Problem to solve:
Update the records from the line containing "How widely are" through the end of the records, replacing "bird of prey" with "raptor" and leaving all else unchanged. Give back only those lines.

Material for the task:
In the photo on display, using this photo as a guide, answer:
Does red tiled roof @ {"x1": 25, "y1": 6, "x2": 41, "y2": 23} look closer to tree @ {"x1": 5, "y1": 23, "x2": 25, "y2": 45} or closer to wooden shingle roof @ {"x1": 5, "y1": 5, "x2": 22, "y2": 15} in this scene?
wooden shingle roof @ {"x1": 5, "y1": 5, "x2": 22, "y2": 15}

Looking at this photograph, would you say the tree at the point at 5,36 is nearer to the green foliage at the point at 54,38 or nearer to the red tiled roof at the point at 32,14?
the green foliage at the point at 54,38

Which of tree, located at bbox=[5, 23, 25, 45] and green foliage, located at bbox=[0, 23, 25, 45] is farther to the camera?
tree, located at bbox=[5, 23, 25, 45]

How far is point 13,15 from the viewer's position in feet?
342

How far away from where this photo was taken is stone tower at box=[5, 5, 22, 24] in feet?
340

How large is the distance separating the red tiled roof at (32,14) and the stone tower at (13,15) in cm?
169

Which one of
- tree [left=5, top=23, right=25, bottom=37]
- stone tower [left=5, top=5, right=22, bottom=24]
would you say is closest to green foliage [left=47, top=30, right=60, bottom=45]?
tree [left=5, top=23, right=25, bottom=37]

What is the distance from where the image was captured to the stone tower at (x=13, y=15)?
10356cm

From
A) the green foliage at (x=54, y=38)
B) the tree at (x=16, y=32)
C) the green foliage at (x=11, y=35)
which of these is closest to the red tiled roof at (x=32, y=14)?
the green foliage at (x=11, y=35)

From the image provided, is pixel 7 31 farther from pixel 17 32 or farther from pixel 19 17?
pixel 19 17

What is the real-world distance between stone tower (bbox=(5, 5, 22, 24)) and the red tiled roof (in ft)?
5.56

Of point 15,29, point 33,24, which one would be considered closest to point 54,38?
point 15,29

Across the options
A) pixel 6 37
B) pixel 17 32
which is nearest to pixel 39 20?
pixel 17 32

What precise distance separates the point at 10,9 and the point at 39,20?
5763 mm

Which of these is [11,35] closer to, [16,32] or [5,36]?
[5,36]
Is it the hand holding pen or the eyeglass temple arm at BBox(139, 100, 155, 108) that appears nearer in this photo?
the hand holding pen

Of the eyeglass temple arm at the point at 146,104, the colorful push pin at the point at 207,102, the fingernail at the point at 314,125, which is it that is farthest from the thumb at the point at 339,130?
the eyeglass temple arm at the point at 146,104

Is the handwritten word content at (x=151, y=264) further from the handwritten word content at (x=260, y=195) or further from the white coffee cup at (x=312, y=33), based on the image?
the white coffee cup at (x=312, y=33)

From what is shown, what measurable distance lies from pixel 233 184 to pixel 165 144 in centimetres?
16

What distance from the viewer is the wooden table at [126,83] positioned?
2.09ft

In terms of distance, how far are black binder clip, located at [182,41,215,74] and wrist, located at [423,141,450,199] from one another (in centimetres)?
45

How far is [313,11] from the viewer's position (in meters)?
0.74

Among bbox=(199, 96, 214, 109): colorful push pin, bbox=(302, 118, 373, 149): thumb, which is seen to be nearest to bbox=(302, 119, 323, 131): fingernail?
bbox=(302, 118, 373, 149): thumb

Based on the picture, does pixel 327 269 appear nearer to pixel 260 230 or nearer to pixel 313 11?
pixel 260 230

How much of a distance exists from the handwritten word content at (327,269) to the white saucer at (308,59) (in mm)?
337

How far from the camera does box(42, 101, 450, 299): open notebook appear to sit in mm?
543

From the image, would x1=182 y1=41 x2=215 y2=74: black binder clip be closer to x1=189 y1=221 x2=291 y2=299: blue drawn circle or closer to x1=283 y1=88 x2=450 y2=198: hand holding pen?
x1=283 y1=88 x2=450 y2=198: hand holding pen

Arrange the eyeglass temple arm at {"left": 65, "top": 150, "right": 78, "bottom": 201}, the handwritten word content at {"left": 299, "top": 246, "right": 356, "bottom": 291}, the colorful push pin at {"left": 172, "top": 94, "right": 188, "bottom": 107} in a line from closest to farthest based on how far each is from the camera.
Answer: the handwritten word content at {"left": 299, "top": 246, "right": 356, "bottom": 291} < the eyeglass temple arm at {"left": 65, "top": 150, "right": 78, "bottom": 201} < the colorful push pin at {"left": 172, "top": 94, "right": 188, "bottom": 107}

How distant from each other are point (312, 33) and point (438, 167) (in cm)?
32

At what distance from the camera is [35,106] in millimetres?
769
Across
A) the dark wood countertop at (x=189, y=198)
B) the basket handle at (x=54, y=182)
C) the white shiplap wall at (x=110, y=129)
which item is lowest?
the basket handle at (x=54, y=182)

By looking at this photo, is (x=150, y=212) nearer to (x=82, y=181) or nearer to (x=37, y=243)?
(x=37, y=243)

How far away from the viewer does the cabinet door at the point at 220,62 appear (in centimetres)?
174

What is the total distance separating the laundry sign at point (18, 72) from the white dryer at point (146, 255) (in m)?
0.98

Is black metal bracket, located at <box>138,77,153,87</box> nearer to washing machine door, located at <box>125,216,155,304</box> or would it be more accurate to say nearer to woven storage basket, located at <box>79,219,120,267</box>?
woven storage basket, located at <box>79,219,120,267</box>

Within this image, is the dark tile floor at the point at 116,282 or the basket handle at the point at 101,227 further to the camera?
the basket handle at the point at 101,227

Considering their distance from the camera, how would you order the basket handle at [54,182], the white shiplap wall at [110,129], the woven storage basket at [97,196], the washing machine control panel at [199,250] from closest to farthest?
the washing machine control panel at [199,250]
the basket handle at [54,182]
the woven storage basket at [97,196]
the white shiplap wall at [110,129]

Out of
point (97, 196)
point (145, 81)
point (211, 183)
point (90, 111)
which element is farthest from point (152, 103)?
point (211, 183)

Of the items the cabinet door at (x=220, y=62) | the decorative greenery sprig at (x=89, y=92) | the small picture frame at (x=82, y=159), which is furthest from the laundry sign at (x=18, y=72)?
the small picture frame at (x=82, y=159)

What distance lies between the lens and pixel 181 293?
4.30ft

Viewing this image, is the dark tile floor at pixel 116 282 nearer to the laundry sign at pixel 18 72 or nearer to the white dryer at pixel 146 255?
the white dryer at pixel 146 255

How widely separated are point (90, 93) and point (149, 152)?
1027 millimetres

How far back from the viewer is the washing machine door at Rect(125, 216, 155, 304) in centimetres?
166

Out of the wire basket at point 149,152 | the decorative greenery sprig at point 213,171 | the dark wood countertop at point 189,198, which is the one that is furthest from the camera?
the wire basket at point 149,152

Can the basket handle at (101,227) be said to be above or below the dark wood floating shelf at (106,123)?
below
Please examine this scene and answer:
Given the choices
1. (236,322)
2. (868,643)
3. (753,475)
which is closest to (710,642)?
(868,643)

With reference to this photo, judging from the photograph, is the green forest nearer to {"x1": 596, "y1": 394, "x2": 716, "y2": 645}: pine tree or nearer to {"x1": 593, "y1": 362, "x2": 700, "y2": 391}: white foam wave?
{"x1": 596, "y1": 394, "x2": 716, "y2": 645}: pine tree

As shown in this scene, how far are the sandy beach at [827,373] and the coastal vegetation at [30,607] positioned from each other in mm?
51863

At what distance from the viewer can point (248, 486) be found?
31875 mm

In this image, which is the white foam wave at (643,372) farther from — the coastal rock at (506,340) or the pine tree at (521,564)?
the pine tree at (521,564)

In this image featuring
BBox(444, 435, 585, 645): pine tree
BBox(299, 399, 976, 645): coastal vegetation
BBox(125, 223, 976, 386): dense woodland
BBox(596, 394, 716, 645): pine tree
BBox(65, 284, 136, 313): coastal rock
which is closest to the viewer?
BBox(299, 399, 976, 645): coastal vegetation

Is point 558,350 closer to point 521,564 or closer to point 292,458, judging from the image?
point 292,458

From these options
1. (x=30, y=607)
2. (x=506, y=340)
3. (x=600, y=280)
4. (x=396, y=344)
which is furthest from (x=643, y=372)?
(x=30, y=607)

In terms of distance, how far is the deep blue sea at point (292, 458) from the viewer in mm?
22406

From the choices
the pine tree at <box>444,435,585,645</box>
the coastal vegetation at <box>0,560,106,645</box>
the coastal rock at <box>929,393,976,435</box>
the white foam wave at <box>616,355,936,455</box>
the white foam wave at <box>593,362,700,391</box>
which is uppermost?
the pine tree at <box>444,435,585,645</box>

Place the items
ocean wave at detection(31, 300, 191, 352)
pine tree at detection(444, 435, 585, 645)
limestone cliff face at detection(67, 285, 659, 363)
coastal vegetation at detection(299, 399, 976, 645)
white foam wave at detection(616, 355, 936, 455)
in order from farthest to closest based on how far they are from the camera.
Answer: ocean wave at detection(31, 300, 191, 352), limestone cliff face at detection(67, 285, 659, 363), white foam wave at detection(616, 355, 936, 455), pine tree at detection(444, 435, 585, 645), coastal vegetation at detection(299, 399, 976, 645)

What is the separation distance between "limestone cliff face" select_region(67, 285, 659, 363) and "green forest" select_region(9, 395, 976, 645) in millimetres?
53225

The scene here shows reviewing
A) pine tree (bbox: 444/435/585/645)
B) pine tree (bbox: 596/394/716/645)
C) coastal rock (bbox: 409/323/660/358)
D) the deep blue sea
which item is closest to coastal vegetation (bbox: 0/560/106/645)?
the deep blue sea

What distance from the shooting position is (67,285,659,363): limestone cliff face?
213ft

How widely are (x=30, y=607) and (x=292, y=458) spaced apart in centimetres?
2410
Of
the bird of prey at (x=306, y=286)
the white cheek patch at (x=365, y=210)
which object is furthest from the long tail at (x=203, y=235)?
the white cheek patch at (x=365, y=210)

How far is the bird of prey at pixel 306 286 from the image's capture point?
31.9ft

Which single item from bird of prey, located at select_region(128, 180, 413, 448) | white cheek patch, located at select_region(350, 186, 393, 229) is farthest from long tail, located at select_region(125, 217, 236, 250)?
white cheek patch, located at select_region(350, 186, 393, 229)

Exercise solution:
How widely are (x=30, y=607) and (x=292, y=458) spaced apart in centimetres?
2410
Of
the raptor at (x=306, y=286)
the white cheek patch at (x=365, y=210)
which object is furthest from the long tail at (x=203, y=235)?
the white cheek patch at (x=365, y=210)

How far is the raptor at pixel 306 286 from the image's capture point?
31.9ft

Which single item from raptor, located at select_region(128, 180, 413, 448) | white cheek patch, located at select_region(350, 186, 393, 229) is farthest from long tail, located at select_region(125, 217, 236, 250)?
white cheek patch, located at select_region(350, 186, 393, 229)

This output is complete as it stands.